I am concerned that the use of prepaid cards will be normalised through the requirement for monitoring some payments and will then spread further to all people in receipt of benefits before being used to restrict spending. This report is a subtle shift in argument away from preventing “waste” of benefits on alcohol and cigarettes and Sky TV, and onto responsibility and independence but other politicians and groups still want the ability to dictate what benefits can be spend on. In fact Radio 4 spoke to Alec Shelbrook MP at length this morning and Shelbrook heavily pushed the idea, with Claudia Wood arguing against him. While The Guardian recognised the point that Demos were making in their coverage, The Telegraph has also covered it from the point of view of restricting spending, claiming the card would “help them stop spending taxpayer cash on gambling, cigarettes and alcohol”.

====================

## PROBLEM STATEMENT
In the passage on prepaid benefit cards, who argued against Alec Shelbrook on Radio 4?

====================

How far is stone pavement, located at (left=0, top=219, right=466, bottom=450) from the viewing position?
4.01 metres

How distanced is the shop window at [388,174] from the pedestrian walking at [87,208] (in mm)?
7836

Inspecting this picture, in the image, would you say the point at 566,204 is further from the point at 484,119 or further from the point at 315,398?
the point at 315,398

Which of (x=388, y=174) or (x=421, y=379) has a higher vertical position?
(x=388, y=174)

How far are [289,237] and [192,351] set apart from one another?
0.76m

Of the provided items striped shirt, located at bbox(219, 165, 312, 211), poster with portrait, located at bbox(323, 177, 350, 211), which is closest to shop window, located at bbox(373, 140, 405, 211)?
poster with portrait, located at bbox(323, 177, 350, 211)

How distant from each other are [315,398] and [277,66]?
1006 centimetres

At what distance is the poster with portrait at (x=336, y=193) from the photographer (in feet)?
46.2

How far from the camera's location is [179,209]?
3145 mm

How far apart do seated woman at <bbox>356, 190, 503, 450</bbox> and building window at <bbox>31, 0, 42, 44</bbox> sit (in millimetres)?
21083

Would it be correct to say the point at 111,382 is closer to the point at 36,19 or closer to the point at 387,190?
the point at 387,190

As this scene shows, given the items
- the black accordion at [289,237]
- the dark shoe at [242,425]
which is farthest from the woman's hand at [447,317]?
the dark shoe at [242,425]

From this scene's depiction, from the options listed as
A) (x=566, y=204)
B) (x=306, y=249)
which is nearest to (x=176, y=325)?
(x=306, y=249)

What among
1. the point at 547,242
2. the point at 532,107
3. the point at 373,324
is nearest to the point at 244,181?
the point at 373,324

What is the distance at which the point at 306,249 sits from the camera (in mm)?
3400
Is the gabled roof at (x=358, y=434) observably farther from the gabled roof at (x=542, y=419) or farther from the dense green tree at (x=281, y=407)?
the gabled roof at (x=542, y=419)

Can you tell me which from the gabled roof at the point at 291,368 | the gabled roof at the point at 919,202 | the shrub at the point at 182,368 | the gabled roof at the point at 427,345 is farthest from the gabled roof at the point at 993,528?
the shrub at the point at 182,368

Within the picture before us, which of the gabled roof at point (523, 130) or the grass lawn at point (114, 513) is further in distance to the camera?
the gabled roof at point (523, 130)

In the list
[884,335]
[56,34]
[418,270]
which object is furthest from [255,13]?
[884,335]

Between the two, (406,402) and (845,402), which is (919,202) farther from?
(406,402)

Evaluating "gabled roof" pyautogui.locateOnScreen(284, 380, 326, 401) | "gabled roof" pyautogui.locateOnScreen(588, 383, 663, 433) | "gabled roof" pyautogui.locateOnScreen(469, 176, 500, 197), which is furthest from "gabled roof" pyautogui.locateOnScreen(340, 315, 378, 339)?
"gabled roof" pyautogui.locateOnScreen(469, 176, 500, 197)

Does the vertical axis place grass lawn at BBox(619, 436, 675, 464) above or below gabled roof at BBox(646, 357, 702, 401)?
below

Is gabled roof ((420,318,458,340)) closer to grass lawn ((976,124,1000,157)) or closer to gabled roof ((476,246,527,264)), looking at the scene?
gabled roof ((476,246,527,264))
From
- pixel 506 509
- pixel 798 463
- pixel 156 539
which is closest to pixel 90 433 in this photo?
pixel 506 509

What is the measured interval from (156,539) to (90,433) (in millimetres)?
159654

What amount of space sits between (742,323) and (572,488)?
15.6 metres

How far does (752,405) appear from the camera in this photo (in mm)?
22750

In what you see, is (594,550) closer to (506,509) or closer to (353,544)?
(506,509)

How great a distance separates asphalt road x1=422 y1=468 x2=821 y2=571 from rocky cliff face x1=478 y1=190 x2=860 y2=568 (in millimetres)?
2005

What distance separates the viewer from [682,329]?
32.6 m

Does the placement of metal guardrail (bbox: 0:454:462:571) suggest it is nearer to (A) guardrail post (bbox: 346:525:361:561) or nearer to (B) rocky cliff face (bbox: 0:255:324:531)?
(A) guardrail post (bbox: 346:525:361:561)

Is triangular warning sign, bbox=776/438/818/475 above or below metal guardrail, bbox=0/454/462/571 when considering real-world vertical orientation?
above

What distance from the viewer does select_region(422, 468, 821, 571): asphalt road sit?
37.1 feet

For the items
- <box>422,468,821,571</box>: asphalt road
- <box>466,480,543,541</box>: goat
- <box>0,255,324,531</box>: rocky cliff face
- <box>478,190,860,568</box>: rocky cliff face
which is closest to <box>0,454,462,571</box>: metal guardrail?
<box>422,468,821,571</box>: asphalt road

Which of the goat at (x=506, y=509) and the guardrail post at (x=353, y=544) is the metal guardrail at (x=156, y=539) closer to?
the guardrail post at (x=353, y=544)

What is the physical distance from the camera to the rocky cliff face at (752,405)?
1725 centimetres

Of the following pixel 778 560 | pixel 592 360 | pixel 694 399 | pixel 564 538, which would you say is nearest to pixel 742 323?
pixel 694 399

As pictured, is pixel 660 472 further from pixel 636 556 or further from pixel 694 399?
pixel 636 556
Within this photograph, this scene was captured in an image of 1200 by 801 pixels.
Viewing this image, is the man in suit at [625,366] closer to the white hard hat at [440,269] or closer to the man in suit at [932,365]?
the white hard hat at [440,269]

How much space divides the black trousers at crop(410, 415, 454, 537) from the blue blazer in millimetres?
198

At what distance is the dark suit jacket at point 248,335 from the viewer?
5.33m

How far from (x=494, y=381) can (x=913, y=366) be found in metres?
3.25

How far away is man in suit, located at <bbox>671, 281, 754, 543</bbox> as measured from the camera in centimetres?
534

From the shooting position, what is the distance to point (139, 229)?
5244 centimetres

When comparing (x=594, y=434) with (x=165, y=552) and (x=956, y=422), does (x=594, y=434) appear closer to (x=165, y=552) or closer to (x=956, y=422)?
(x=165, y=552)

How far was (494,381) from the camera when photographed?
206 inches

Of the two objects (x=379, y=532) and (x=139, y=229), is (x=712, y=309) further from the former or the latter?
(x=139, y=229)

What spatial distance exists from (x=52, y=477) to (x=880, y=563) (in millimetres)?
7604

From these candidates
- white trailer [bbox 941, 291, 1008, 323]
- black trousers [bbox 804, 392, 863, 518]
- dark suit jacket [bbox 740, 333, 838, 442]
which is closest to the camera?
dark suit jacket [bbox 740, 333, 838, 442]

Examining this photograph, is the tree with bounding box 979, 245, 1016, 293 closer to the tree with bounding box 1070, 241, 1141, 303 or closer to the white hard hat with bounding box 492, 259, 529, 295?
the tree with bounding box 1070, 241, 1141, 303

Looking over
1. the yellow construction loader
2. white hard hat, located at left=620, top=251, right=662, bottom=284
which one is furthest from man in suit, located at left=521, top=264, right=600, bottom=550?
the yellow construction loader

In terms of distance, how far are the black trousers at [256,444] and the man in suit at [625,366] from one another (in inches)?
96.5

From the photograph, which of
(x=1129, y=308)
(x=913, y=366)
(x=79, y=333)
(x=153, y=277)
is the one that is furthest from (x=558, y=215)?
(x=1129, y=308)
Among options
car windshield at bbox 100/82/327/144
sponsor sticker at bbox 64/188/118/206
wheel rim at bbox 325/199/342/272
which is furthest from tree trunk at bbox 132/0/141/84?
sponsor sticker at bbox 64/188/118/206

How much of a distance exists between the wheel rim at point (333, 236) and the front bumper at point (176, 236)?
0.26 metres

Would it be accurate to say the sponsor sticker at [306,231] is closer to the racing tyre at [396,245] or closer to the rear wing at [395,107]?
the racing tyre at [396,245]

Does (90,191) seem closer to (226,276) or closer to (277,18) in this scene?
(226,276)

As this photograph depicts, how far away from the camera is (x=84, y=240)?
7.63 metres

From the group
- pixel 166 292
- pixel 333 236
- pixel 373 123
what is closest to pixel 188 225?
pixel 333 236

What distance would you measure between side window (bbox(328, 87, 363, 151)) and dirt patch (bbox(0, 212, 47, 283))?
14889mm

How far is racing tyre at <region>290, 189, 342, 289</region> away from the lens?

====================

## SOLUTION BELOW
Claudia Wood